* _Task directions_: Each entry below should be returned exactly as is, with the pictures removed.

─── Records for this exercise

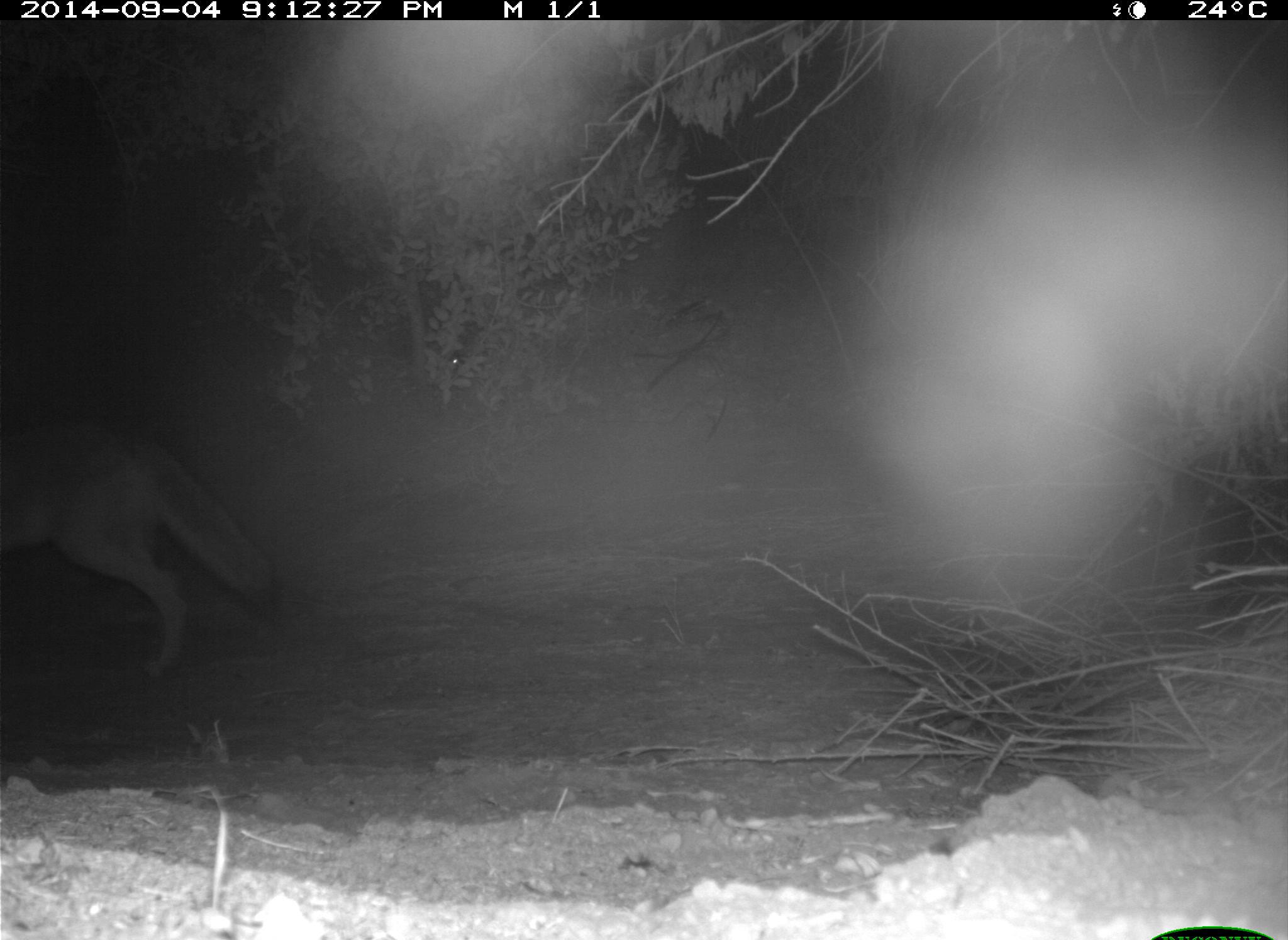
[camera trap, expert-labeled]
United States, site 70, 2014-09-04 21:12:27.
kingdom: Animalia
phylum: Chordata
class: Mammalia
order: Carnivora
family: Canidae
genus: Canis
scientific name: Canis latrans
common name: coyote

──────

* _Exercise solution_:
[camera trap, expert-labeled]
United States, site 70, 2014-09-04 21:12:27.
kingdom: Animalia
phylum: Chordata
class: Mammalia
order: Carnivora
family: Canidae
genus: Canis
scientific name: Canis latrans
common name: coyote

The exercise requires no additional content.